At peace with it,

Wednesday, June 24



You know all those times youve said to yourself that you’d love to just give up everything and build a cabin in the woods? Or maybe you said you’d sell your house and move to a shack on the beach, spending your days making a small living and just enjoying your freedom in the wild? Or sometimes you just want a small loft in the middle of the city enough for you to spend your tiring day, alone, but in content. Just one of your thoughts that makes you happy enough by just thinking of it. Because we all have been there, we all will pass that one phase, where we used to pray for so many fancy things. Now I ask to be near Him.


5 years ago I was a fucking mess and now I’m a fucking mess but at peace with it. I still am that clumsy girl who gets her schedule all over the place but still manage to settle her day alive. I never did well in school but now I’m doing what I love to do with a first. Here’s to everyone in school who didn’t believe in me, who constantly taunting me and left me hanging with all the algorithms homework because they think I can never make it through.

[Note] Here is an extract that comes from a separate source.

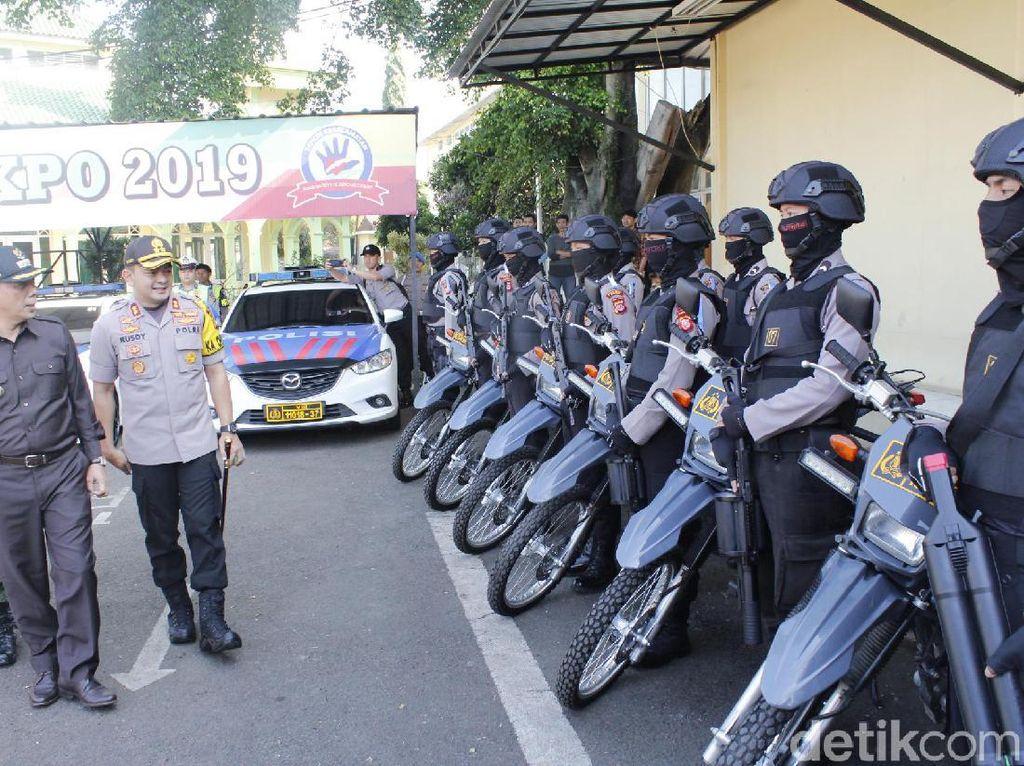 Tim Urai Macet Dibekali Senpi saat Jaga Jalur Lembang-Padalarang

My life is a constant battle between “if it’s meant to be it will be” and “if you want it go get it”. But these days, I have taught myself a lot to fight for something you really want. I fought for a good spot in coffee shop because I taught I would do my work better there with all the sun rays and good spot to see the dessert on the bar. It doesn’t makes me feel good, but at least I didn’t feel sucky for letting someone else took that place. No, I’m not okay. But I haven’t been okay since I was 11, maybe 12. I am still here though. I’m still breathing. For me, sometimes, that will have to be enough.


For what it’s worth: it’s never too late to be whoever you want to be. I hope you live a life you’re proud of, and if you find that you’re not, I hope you have the strength to start all over again.